Input data Start Marker

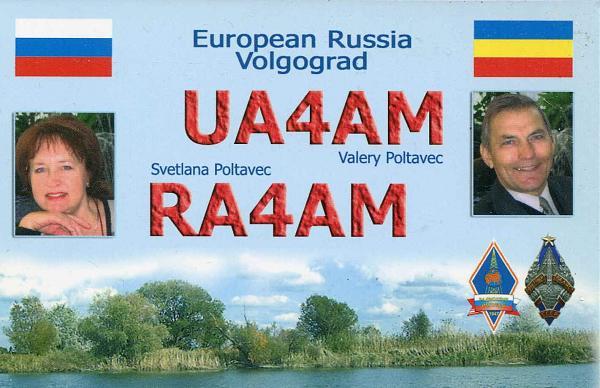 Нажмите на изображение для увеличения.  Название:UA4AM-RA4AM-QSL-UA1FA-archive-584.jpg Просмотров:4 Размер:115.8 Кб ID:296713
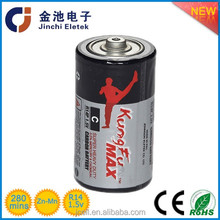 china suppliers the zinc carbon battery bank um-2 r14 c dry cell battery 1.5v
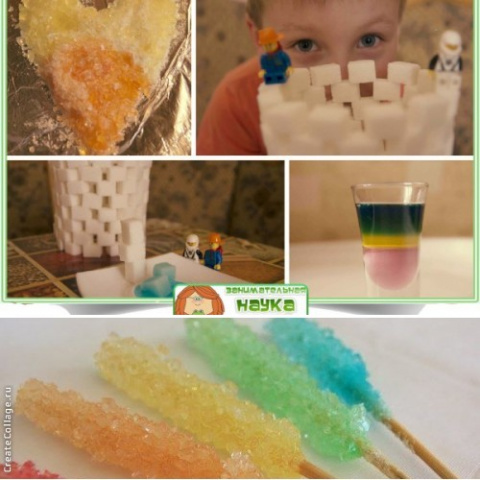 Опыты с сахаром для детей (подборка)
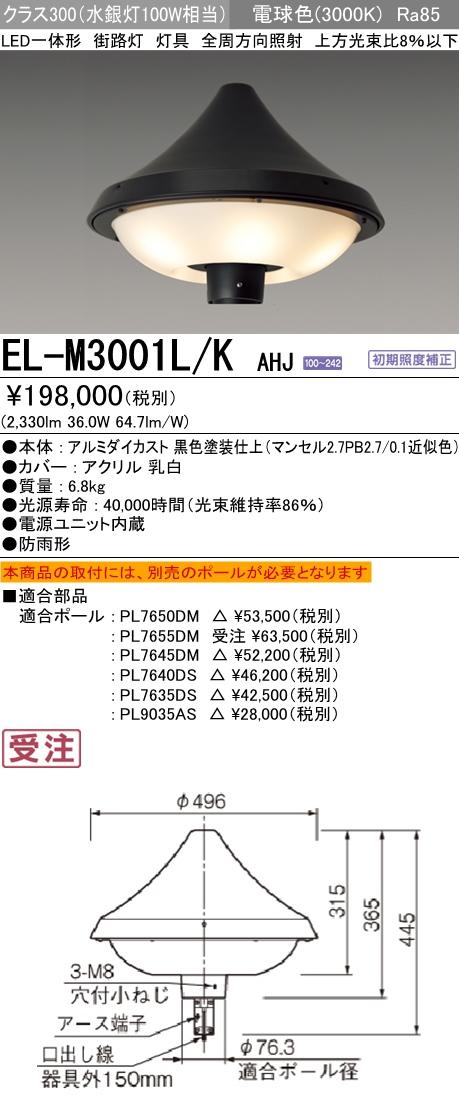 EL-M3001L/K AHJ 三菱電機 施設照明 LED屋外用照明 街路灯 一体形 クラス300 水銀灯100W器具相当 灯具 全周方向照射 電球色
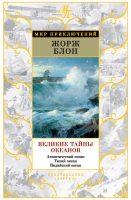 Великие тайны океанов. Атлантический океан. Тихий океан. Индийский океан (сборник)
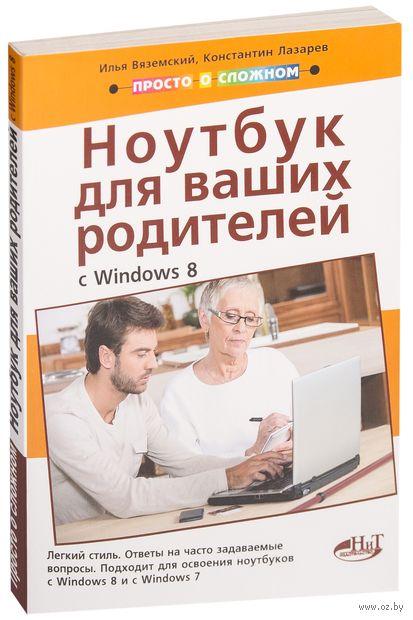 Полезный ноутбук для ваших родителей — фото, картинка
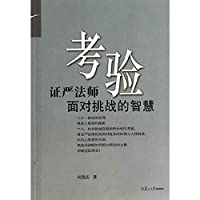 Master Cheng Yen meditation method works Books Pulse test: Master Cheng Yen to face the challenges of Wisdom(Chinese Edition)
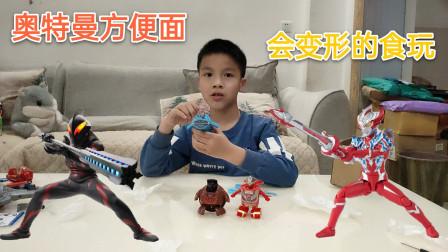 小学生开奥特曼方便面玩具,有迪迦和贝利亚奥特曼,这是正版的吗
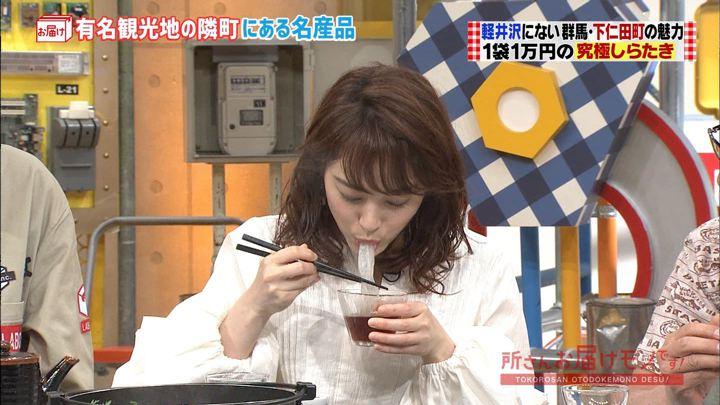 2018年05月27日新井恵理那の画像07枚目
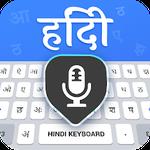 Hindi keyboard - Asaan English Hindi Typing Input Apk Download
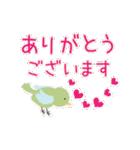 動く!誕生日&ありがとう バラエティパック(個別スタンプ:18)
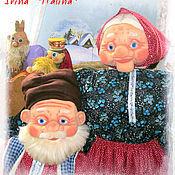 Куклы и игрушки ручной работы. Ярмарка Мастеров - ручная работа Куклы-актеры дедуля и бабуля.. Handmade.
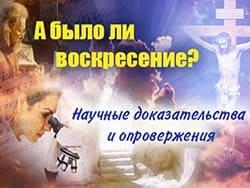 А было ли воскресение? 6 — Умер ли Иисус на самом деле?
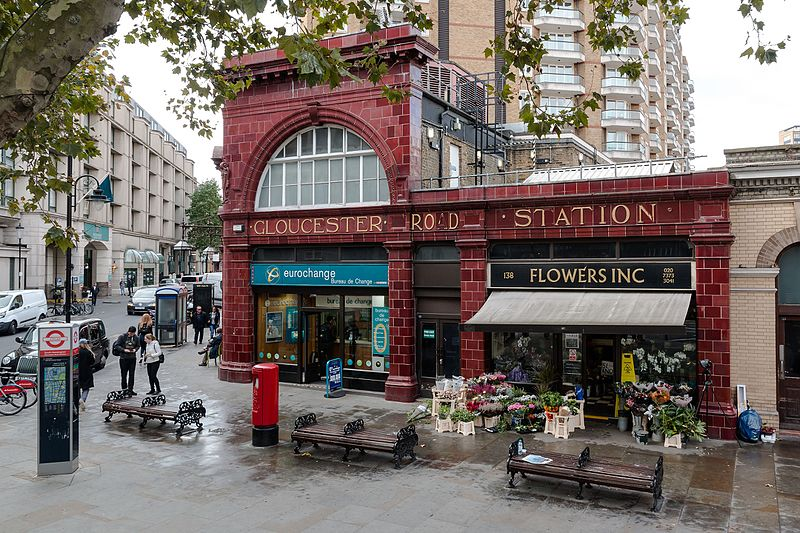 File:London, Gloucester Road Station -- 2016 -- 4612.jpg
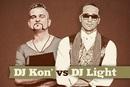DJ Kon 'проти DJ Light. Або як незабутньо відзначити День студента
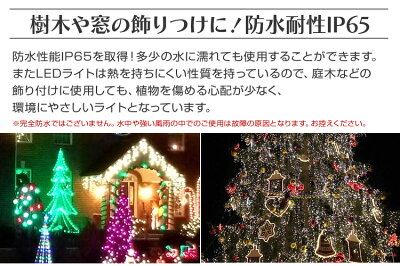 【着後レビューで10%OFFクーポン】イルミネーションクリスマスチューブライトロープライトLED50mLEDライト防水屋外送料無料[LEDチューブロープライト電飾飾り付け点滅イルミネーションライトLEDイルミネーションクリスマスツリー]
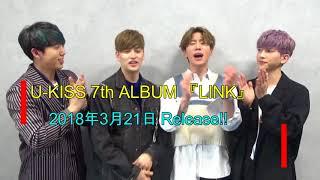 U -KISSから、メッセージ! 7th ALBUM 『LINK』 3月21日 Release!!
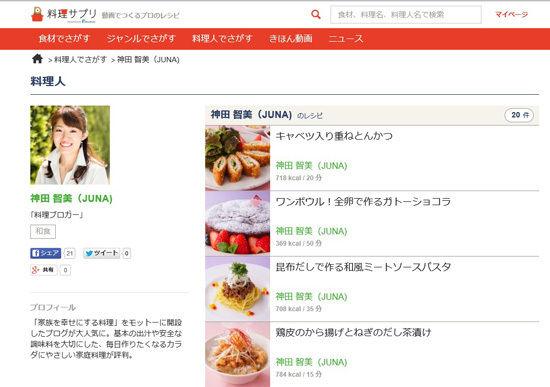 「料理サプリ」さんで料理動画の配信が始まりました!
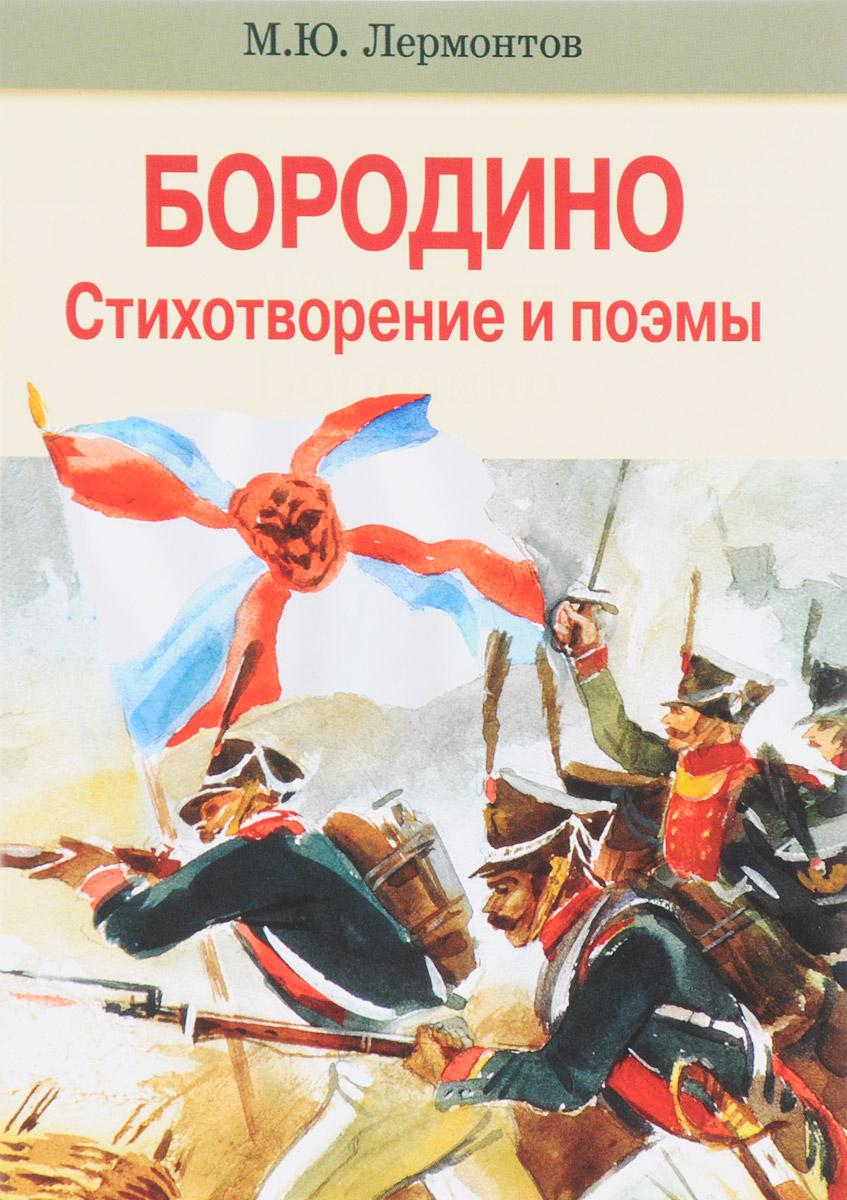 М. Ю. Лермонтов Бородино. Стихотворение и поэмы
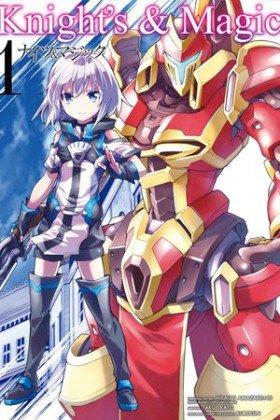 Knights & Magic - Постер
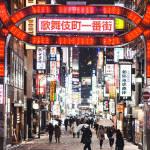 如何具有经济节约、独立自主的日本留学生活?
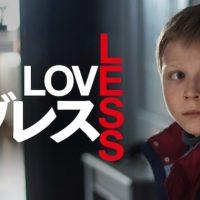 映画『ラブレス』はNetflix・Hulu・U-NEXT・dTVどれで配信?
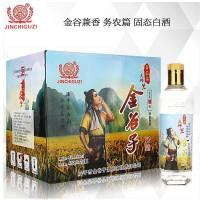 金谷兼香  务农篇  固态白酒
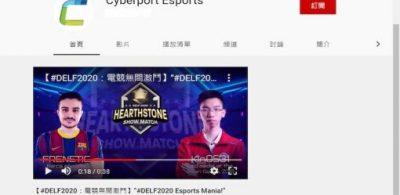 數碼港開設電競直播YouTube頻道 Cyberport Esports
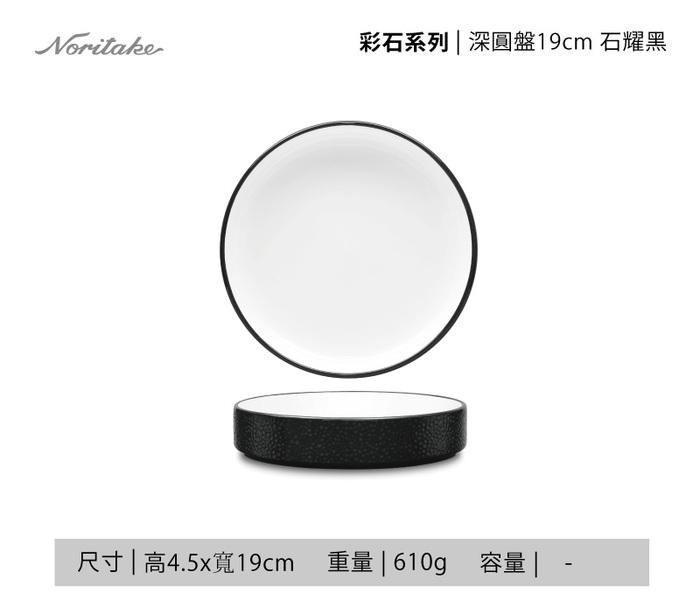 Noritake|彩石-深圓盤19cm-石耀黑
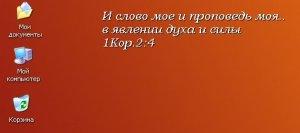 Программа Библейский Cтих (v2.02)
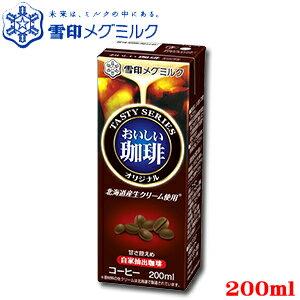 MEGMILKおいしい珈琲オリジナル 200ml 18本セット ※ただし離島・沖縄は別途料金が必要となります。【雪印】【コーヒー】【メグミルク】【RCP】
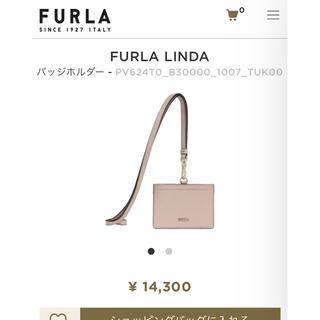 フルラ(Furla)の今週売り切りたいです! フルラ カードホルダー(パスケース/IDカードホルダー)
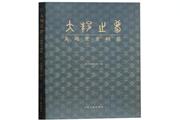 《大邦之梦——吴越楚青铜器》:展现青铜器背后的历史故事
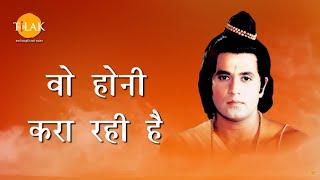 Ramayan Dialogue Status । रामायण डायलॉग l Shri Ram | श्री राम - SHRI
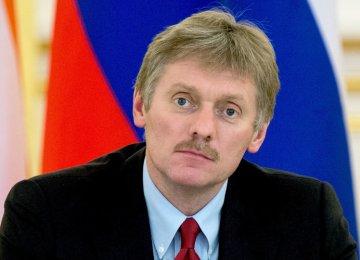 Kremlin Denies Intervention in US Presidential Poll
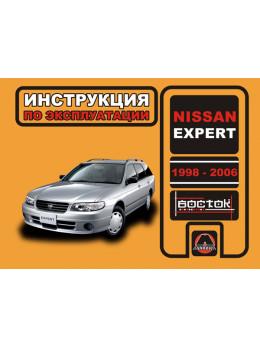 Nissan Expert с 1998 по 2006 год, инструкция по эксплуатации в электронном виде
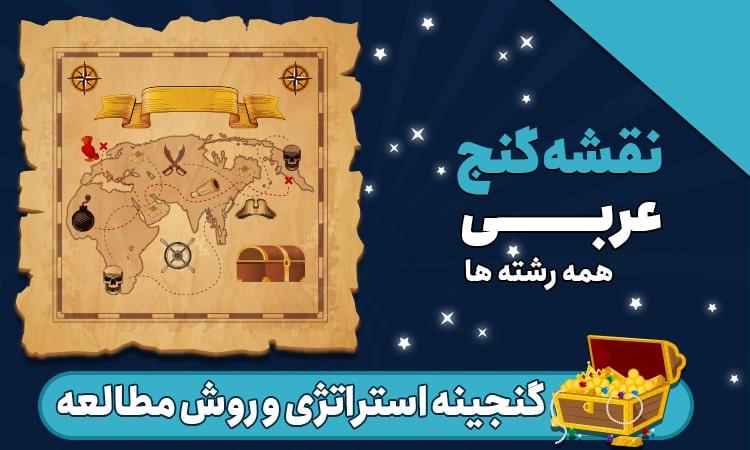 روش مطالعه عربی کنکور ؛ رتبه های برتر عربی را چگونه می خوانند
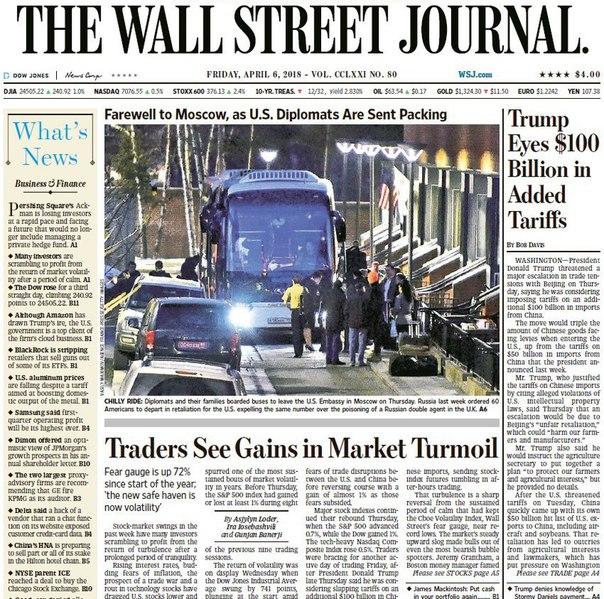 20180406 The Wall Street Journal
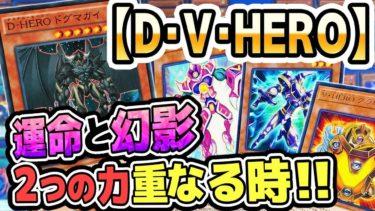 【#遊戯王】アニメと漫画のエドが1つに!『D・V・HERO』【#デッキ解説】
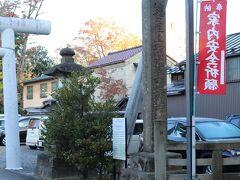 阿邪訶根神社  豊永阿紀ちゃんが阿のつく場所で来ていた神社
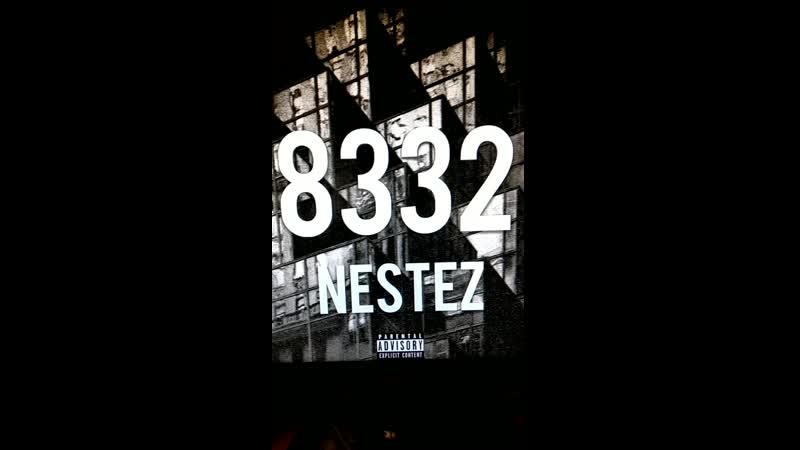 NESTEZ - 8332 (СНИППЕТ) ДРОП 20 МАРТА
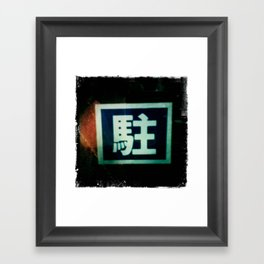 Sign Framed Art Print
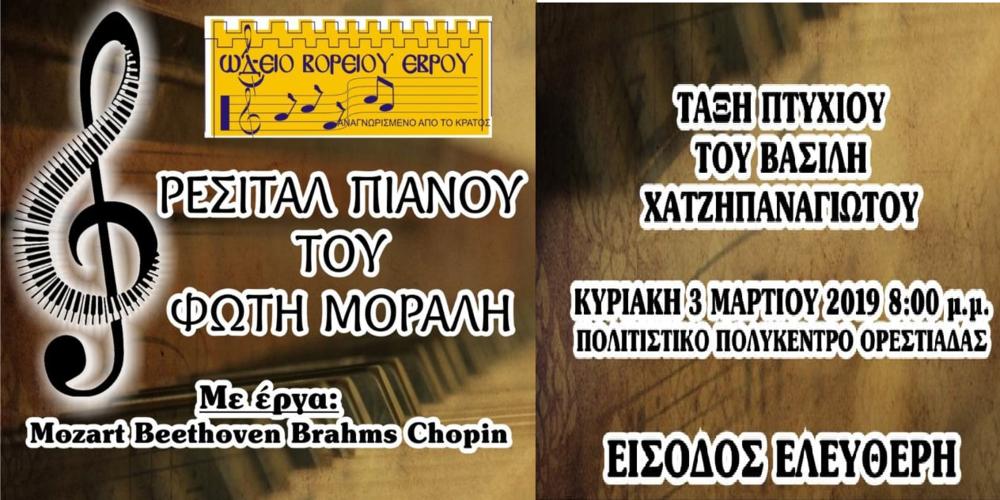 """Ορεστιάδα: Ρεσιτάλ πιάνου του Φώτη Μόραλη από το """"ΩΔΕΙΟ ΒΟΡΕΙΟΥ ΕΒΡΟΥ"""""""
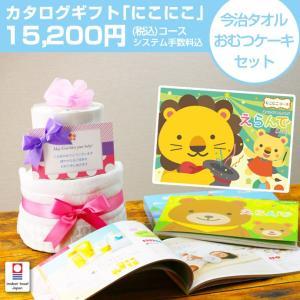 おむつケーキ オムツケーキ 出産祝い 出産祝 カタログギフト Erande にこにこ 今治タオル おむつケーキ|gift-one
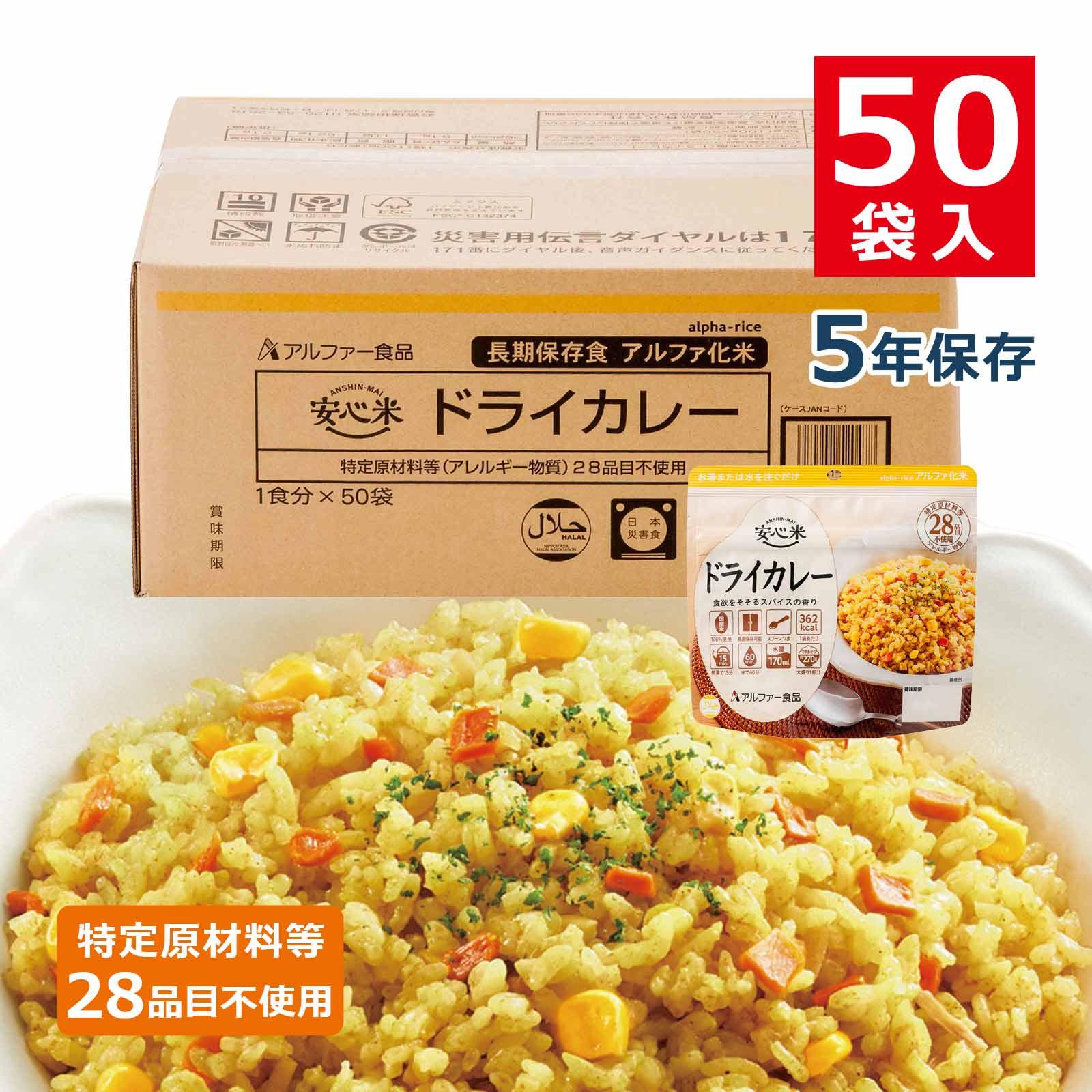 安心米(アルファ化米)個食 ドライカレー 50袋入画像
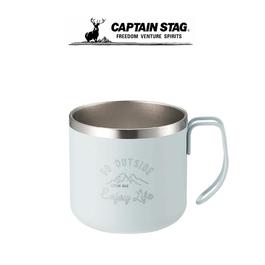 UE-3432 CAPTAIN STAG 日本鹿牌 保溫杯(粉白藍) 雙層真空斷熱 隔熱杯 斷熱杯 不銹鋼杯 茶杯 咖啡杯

Input data End Marker

-- About this task --
Excluding all images, transcribe the material word for word.

-- Exercise solution --
 Нажмите на изображение для увеличения.  Название:UA4AM-RA4AM-QSL-UA1FA-archive-584.jpg Просмотров:4 Размер:115.8 Кб ID:296713
 china suppliers the zinc carbon battery bank um-2 r14 c dry cell battery 1.5v
 Опыты с сахаром для детей (подборка)
 EL-M3001L/K AHJ 三菱電機 施設照明 LED屋外用照明 街路灯 一体形 クラス300 水銀灯100W器具相当 灯具 全周方向照射 電球色
 Великие тайны океанов. Атлантический океан. Тихий океан. Индийский океан (сборник)
 Полезный ноутбук для ваших родителей — фото, картинка
 Master Cheng Yen meditation method works Books Pulse test: Master Cheng Yen to face the challenges of Wisdom(Chinese Edition)
 小学生开奥特曼方便面玩具,有迪迦和贝利亚奥特曼,这是正版的吗
 2018年05月27日新井恵理那の画像07枚目
 Hindi keyboard - Asaan English Hindi Typing Input Apk Download
 動く!誕生日&ありがとう バラエティパック(個別スタンプ:18)
 Куклы и игрушки ручной работы. Ярмарка Мастеров - ручная работа Куклы-актеры дедуля и бабуля.. Handmade.
 А было ли воскресение? 6 — Умер ли Иисус на самом деле?
 File:London, Gloucester Road Station -- 2016 -- 4612.jpg
DJ Kon 'проти DJ Light. Або як незабутньо відзначити День студента
 【着後レビューで10%OFFクーポン】イルミネーションクリスマスチューブライトロープライトLED50mLEDライト防水屋外送料無料[LEDチューブロープライト電飾飾り付け点滅イルミネーションライトLEDイルミネーションクリスマスツリー]
 U -KISSから、メッセージ! 7th ALBUM 『LINK』 3月21日 Release!!
 「料理サプリ」さんで料理動画の配信が始まりました!
 М. Ю. Лермонтов Бородино. Стихотворение и поэмы
 Knights & Magic - Постер
 如何具有经济节约、独立自主的日本留学生活?
 映画『ラブレス』はNetflix・Hulu・U-NEXT・dTVどれで配信?
 金谷兼香  务农篇  固态白酒
 數碼港開設電競直播YouTube頻道 Cyberport Esports
 Noritake|彩石-深圓盤19cm-石耀黑
 Программа Библейский Cтих (v2.02)
 MEGMILKおいしい珈琲オリジナル 200ml 18本セット ※ただし離島・沖縄は別途料金が必要となります。【雪印】【コーヒー】【メグミルク】【RCP】
 フルラ(Furla)の今週売り切りたいです! フルラ カードホルダー(パスケース/IDカードホルダー)
 《大邦之梦——吴越楚青铜器》:展现青铜器背后的历史故事
 Ramayan Dialogue Status । रामायण डायलॉग l Shri Ram | श्री राम - SHRI
 Kremlin Denies Intervention in US Presidential Poll
 Nissan Expert с 1998 по 2006 год, инструкция по эксплуатации в электронном виде
 روش مطالعه عربی کنکور ؛ رتبه های برتر عربی را چگونه می خوانند
 20180406 The Wall Street Journal
 【#遊戯王】アニメと漫画のエドが1つに!『D・V・HERO』【#デッキ解説】
 阿邪訶根神社  豊永阿紀ちゃんが阿のつく場所で来ていた神社
 NESTEZ - 8332 (СНИППЕТ) ДРОП 20 МАРТА
 Sign Framed Art Print
 """Ορεστιάδα: Ρεσιτάλ πιάνου του Φώτη Μόραλη από το """"ΩΔΕΙΟ ΒΟΡΕΙΟΥ ΕΒΡΟΥ"""""""
 おむつケーキ オムツケーキ 出産祝い 出産祝 カタログギフト Erande にこにこ 今治タオル おむつケーキ|gift-one
 安心米(アルファ化米)個食 ドライカレー 50袋入画像
 UE-3432 CAPTAIN STAG 日本鹿牌 保溫杯(粉白藍) 雙層真空斷熱 隔熱杯 斷熱杯 不銹鋼杯 茶杯 咖啡杯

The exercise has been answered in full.